En haut de cette avenue, nous arrivons sur la « Grand view Terrace » d’où nous avons un belle vue sur les sculptures. 2 musées et deux salles de cinéma sont libres à la visite. Un musée présente la création du monument de sa conception à sa concrétisation, l’autre s’intéressant plus à la faune et flore du lieu.

A la sortie du visitor center, nous prenons le Presidential Trail, un petit sentier forestier accessible à tous de moins de 1 km. Nous pouvons alors nous approcher un peu plus des visages des présidents. Le sentier longe la base du monument avant de rejoindre le Sculptor’s Studio. Malheureusement certaines parties du sentier sont fermées pour rénovation jusqu’à 2019, aussi nous n’avons pas pu voir le chantier de sculpture.

La minute historique : la naissance du momument

Bien avant de devenir le mémorial que l’on connaît aujourd’hui, le Mont Rushmore était un lieu saint pour les indiens Sioux Lakota qui le nommaient les Six Grandfathers. Cette haute montagne de granite se trouvait sur une route sacrée menant au sommet du Harney Peak (2 207 mètres d’altitude), la plus haute montagne des Black Hills, une région extrêmement riche (faune, flore, rivières…) où les indiens n’habitaient pas mais y organisaient des cérémonies afin de rentrer en contact avec les esprits.

Durant les années 1870, alors que la ruée vers l’or attire de plus en plus de colons vers l’Ouest, on pense alors que ces terres sont délaissées par les indiens, alors qu’il n(en ai rien.

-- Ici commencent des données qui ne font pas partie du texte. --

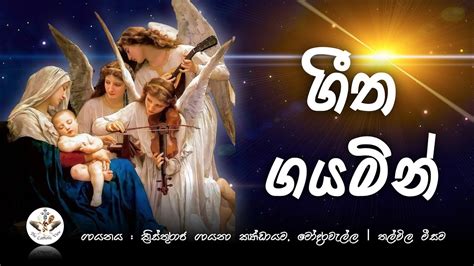 Geetha Gayamin Magnificat Sinhala Sinhala Hymns For Mother Mary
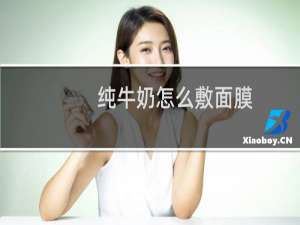 纯牛奶怎么敷面膜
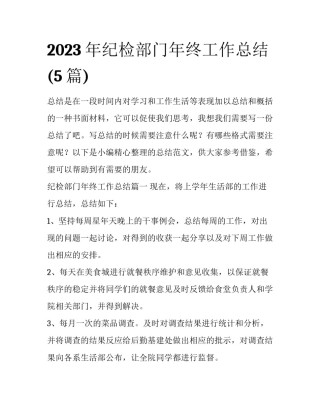 2023年纪检部门年终工作总结(5篇)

En 1923, Doane Robinson, avocat et historien vivant dans le Dakota du Sud, souhaite y développer le tourisme. Il lui vient alors l’envie de faire sculpter la montagne, comme cela avait été entrepris  quelques années auparavant en Géorgie où une falaise de granite avait été taillée à l’effigie de quelques leaders confédérés.  IRobinson voulait créer un gigantesque mémorial à l’effigie de quelques hauts personnages historiques américains comme le général Custer, l’explorateur William Clark, Kit Carson ou encore le chef Sioux Oglala Red Cloud… Mais c’est finalement un hommage à la fondation, à l’expansion, à la préservation et à l’unification des États-Unis qui est choisi, à travers les visages de George Washington, Thomas Jefferson, Abraham Lincoln et Theodore Roosevelt. En 1941, le mémorial du Mont Rushmore est enfin terminé et les quatre visages des présidents s’imposent dans le paysage, sur 18 mètres de hauteur. Il aura fallu 400 ouvriers et près d’un million de dollars pour achever la sculpture.

Les indiens y voient une profanation de leur terre sacrée et un geste fort des blancs afin d’affirmer leur supériorité (et le fait que Borglum soit membre du Ku Klux Klan n’arrange rien à l’affaire). En 1948, les indiens répondront aux blancs en lançant la construction du Crazy Horse Memorial, une sculpture encore plus monumentale (qui devrait être terminée aux alentours de 2060 !) à l’effigie du guerrier Sioux Oglala, monté sur un cheval et pointant du doigt l’horizon. Ce mémorial indien est toutefois sujet à controverse chez les indiens eux-mêmes.

Si, dans le monde de l’après seconde guerre mondiale, des générations de jeunes américains ont grandi en considérant ce mémorial comme un symbole de liberté et de triomphe national, il en va tout autrement pour les amérindiens pour qui le Mont Rushmore restait un symbole de perte et de traités brisés. Toutefois, en 2004, le service des parcs nationaux a ouvert une porte vers le dialogue en nommant un « Native American » à la direction du Mt Rushmore, Gerard Baker. Son travail consista en une réévaluation des contributions indiennes au sein même des grands sites historiques de l’Ouest et au réexamen officiel des préjugés culturels, sans pour autant diaboliser ou minimiser l’apport anglo-américain :
« Je veux que les gens quittent le parc avec plus de questions que de réponses (…), je les invite à enlever leurs œillères et à regarder l’histoire de ce lieu dans son intégralité ».